Fiverr CEO Micha Kaufman. Photo: Omer Hacohen Fiverr CEO Micha Kaufman. Photo: Omer Hacohen Fiverr CEO Micha Kaufman. Photo: Omer Hacohen

“Mentorship programs have been common in the United States for decades but are not nearly as common in Israel," said Micha Kaufman, CEO of Fiverr. "For years, the Israeli tech culture was ego-driven. There was a feeling that companies know everything already and don’t need any guidance. I am glad to see that this culture is changing. Being surrounded by experienced people, who previously dealt with the same challenges can help entrepreneurs facing complex obstacles while building a large company. This is one of the differences between good CEOs and great CEOs. Throughout my career, I surrounded myself with brilliant and experienced people, and I am happy that I can now serve as a mentor to Qumra’s younger entrepreneurs who are beginning their journey. This is my contribution to the industry that was there for me when I began my way."

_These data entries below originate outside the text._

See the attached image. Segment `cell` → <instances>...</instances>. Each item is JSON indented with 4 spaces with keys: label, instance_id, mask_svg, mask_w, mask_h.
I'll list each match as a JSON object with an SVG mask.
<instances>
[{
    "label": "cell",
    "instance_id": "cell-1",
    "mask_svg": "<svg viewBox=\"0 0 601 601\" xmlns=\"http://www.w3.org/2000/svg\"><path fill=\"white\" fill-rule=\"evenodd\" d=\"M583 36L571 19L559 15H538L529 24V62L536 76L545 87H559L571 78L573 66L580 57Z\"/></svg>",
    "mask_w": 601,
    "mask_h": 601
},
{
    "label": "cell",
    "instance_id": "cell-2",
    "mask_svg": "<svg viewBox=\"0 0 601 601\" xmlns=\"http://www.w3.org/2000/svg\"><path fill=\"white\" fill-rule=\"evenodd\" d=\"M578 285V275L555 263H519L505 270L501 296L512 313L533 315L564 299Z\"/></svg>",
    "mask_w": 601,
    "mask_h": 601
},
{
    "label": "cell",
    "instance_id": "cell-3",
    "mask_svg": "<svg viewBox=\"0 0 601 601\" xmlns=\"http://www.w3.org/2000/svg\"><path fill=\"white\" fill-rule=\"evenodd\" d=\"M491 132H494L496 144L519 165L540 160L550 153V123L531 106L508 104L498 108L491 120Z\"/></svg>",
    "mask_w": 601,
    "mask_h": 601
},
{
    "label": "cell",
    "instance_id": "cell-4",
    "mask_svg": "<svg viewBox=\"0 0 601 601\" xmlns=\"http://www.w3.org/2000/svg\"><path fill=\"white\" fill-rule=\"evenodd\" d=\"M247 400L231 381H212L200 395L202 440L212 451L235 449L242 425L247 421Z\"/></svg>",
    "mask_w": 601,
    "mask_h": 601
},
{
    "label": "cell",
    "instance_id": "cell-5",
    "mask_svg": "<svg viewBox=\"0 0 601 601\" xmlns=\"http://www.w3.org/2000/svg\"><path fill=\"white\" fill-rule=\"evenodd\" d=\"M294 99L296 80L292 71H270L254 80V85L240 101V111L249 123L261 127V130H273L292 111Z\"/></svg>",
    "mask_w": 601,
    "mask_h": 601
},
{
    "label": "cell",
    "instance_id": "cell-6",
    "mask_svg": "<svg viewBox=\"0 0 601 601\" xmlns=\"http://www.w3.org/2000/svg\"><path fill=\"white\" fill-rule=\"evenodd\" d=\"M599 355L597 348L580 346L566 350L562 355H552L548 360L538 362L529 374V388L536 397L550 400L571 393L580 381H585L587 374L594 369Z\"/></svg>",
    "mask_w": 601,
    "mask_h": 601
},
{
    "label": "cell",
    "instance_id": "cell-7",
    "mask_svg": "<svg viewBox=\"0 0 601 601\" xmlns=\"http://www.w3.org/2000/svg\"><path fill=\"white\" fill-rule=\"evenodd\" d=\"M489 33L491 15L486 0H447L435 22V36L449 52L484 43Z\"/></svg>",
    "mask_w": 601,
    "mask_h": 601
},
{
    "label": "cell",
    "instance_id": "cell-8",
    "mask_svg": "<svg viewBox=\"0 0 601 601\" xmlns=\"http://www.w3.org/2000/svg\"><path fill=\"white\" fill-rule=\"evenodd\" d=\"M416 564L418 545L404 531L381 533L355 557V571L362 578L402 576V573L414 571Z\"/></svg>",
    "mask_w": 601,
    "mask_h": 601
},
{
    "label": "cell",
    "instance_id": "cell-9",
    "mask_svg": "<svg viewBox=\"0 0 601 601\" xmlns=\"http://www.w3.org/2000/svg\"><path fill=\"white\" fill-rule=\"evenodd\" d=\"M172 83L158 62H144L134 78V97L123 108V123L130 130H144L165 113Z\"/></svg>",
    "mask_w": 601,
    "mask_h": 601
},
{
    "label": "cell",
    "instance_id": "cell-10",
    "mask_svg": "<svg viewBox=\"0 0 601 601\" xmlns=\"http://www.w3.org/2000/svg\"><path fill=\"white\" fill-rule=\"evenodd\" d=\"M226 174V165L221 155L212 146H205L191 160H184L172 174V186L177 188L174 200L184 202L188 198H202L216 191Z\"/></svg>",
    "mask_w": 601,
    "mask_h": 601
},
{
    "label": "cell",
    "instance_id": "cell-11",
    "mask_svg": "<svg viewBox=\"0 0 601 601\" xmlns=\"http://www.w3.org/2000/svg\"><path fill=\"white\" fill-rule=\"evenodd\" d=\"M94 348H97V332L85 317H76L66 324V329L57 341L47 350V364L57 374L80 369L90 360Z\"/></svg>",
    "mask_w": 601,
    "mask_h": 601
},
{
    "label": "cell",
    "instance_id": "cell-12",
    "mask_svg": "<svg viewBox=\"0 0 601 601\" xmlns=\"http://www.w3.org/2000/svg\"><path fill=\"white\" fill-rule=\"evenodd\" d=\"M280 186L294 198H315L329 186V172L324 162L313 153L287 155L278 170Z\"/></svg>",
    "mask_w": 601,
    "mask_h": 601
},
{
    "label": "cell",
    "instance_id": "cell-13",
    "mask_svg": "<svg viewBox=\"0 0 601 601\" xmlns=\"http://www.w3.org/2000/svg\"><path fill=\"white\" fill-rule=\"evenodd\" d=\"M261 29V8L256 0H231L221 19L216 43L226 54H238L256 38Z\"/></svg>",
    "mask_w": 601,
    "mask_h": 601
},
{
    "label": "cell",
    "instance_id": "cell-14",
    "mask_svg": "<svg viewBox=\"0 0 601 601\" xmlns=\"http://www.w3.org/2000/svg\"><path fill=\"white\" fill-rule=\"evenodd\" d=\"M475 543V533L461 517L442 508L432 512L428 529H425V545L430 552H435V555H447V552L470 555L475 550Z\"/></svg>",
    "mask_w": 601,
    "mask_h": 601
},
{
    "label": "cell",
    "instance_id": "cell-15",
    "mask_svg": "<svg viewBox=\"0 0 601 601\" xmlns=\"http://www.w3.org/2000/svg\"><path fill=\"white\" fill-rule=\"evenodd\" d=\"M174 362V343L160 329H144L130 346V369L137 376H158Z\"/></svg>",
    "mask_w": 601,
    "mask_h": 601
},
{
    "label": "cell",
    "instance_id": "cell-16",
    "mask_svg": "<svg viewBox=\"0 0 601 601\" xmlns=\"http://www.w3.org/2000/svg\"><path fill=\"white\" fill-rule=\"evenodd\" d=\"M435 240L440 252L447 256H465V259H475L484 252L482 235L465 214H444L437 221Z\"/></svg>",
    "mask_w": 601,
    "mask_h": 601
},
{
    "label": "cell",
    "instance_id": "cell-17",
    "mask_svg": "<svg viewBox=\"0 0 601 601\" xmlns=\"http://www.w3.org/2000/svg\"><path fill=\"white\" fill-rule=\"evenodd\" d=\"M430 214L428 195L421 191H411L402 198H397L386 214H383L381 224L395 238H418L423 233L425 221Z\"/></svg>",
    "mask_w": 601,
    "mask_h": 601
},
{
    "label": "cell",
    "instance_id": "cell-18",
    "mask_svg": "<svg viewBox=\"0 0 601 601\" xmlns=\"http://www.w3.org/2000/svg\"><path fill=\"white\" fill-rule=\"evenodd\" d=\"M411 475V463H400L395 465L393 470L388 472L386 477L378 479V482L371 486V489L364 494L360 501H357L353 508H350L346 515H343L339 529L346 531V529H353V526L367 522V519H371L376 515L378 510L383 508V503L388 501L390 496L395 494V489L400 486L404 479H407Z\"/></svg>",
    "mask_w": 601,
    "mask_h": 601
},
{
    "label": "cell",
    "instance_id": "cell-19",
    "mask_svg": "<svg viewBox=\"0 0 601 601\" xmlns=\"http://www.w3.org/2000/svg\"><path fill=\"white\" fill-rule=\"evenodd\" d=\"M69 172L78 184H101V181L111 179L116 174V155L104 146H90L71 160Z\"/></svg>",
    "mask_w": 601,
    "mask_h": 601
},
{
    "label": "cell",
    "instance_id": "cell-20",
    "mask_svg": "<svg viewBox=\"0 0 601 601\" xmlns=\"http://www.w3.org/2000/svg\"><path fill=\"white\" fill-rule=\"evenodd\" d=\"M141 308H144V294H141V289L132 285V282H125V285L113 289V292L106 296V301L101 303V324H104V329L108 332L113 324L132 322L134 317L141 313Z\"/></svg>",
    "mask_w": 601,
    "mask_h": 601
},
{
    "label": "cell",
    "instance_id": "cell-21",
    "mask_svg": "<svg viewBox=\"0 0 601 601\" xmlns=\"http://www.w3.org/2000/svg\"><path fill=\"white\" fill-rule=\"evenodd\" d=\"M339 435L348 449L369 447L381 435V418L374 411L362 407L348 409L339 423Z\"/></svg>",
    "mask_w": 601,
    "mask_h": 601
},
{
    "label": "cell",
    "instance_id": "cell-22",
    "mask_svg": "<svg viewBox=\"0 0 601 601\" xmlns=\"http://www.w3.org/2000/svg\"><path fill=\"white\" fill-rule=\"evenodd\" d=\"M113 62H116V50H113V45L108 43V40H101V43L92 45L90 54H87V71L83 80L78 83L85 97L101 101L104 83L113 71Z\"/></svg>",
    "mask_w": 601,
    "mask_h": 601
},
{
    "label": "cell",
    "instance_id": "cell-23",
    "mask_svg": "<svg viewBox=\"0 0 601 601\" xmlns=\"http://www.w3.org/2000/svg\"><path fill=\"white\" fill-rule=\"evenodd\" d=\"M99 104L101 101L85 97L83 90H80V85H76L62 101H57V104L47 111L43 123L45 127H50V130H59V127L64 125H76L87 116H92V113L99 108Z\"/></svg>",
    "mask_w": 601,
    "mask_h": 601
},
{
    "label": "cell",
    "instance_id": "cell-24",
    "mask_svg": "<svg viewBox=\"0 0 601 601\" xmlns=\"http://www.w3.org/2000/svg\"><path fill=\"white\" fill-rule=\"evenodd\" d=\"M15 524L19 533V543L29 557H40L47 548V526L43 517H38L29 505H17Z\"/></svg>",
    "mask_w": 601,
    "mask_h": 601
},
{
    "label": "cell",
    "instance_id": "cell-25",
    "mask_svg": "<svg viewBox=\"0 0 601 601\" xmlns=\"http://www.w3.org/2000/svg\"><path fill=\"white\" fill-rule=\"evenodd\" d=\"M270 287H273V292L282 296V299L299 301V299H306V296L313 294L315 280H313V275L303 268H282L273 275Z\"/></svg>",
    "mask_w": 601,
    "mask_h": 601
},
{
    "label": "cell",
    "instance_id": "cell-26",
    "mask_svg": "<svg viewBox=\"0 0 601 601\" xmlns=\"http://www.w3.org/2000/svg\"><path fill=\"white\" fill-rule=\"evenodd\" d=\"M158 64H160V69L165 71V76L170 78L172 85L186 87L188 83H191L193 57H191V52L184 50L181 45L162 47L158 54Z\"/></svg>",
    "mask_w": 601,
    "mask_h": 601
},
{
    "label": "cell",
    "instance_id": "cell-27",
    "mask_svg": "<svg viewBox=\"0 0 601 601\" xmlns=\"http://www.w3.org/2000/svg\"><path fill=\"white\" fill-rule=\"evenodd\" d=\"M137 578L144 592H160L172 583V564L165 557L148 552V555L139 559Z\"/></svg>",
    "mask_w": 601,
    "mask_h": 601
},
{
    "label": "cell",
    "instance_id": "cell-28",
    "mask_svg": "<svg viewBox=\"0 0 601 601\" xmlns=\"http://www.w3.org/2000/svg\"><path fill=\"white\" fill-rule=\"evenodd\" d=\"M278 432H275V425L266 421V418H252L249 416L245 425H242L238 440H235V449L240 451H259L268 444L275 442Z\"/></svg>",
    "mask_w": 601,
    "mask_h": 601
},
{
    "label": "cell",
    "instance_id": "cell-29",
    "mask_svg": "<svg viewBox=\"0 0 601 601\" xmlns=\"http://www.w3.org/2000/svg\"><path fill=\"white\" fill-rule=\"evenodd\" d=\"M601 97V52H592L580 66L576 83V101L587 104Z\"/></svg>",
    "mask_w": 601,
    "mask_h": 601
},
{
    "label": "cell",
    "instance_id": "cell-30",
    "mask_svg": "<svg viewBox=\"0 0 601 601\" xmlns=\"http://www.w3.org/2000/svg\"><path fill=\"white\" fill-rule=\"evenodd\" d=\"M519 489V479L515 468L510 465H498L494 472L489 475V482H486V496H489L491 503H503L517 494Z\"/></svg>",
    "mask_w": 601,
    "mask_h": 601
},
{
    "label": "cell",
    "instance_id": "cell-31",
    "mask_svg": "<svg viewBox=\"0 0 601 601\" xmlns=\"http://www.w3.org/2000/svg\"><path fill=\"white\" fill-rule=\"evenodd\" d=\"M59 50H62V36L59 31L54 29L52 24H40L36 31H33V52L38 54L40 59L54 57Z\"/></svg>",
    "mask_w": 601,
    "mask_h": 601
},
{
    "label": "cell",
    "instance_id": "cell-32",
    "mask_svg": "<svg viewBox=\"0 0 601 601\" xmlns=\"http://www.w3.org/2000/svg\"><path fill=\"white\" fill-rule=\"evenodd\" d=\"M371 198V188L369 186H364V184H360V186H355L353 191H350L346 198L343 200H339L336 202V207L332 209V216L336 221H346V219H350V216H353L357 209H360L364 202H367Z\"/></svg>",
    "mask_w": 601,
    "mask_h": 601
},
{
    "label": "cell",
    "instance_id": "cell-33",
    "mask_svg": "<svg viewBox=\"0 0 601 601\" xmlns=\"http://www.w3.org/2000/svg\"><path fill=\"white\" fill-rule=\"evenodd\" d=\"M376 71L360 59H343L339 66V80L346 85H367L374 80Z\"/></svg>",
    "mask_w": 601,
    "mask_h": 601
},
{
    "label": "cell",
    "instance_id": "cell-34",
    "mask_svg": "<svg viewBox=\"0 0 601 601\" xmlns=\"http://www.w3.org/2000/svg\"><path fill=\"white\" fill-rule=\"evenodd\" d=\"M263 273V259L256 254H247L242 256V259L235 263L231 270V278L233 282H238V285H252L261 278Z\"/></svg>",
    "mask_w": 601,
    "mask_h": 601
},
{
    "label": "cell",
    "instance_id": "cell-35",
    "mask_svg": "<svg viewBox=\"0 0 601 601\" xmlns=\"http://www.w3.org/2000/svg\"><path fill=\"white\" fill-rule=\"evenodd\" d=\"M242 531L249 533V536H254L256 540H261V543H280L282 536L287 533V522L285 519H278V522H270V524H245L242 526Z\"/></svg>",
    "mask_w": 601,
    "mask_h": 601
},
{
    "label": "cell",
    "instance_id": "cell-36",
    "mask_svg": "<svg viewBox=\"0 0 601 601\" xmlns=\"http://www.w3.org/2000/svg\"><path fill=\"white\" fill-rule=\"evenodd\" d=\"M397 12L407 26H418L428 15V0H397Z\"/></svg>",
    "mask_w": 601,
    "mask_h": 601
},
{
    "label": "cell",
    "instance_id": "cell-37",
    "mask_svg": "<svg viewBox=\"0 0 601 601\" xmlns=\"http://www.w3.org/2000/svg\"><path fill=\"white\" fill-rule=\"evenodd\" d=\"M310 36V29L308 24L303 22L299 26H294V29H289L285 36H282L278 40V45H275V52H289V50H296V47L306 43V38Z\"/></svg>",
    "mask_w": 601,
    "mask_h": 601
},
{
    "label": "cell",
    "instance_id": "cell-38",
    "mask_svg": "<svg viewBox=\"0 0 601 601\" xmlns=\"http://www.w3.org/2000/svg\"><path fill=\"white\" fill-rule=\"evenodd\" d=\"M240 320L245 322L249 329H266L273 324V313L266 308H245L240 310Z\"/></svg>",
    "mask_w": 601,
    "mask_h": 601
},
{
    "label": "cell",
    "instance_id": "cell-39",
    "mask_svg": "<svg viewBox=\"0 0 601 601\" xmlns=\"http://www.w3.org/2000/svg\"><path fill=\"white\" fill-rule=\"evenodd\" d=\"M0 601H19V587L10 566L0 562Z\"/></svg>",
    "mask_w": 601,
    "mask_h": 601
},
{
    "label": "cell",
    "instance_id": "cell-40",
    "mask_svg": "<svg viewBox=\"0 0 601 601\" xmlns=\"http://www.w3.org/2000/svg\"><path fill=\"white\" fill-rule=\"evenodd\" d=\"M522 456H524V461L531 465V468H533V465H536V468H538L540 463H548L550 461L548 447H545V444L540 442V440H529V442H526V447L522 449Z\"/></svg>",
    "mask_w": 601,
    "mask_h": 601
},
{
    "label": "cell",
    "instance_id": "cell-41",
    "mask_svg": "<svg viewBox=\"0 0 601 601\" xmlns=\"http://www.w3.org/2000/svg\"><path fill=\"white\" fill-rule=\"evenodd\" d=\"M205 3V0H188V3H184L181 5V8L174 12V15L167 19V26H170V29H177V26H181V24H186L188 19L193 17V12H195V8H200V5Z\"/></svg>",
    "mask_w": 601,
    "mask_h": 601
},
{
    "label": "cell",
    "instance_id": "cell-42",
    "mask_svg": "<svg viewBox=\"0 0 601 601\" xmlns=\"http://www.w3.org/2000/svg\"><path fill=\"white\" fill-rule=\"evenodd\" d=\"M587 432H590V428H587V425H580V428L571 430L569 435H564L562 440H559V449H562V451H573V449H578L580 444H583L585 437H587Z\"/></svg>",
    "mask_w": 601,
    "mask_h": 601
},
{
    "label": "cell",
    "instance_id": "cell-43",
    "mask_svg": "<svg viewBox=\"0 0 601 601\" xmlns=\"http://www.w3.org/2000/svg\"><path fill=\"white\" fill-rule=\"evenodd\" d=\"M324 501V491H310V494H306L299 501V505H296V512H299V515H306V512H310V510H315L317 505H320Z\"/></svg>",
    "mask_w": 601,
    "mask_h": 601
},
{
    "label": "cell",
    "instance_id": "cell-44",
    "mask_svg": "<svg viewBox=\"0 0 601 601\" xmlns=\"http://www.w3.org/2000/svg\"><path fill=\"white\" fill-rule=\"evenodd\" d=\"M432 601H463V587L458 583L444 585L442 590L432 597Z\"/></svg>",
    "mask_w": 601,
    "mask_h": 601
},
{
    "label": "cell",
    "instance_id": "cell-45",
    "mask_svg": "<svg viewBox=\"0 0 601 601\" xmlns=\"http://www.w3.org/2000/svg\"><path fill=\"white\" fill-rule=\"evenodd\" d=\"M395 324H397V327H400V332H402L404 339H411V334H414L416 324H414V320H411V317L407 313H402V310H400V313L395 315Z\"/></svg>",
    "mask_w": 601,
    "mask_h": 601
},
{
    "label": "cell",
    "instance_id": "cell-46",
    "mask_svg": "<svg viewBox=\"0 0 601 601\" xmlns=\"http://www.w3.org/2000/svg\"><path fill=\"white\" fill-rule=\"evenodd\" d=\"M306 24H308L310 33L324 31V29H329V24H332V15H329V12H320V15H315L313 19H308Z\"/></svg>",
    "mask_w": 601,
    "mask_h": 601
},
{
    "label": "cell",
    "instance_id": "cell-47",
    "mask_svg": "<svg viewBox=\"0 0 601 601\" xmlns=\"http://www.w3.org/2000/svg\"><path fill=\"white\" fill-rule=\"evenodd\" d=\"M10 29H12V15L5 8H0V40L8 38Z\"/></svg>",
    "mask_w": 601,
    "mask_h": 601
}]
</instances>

Iris Shoor, the CEO of Oribi, who was partnered with Shlomi Ben Haim, the CEO of JFrog, said: “The mutual help between entrepreneurs is one of the most amazing things in the startup industry. Every mistake that a startup makes can be crucial. Learning from the experience of others is the best way to tackle some of the difficult challenges that our company has been facing. Throughout the years, I both learned from more experienced entrepreneurs and shared my experience with younger ones. It is a lot more challenging to find entrepreneurs who can share their experience in upscaling large companies, which makes the opportunity to learn from the leaders of the most successful companies in our industry exceptional and valuable."